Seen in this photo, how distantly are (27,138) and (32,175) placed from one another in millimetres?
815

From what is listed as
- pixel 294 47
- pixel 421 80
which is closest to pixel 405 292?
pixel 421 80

-*-

PROBLEM REQUIREMENTS: Render everything from the line containing "From what is listed as" down to the end of the material as a Markdown table with the columns Nr and Line, one numbered row per line, leaving out blank lines.

RIGHT ANSWER:
| Nr | Line |
|---|---|
| 1 | From what is listed as |
| 2 | - pixel 294 47 |
| 3 | - pixel 421 80 |
| 4 | which is closest to pixel 405 292? |
| 5 | pixel 421 80 |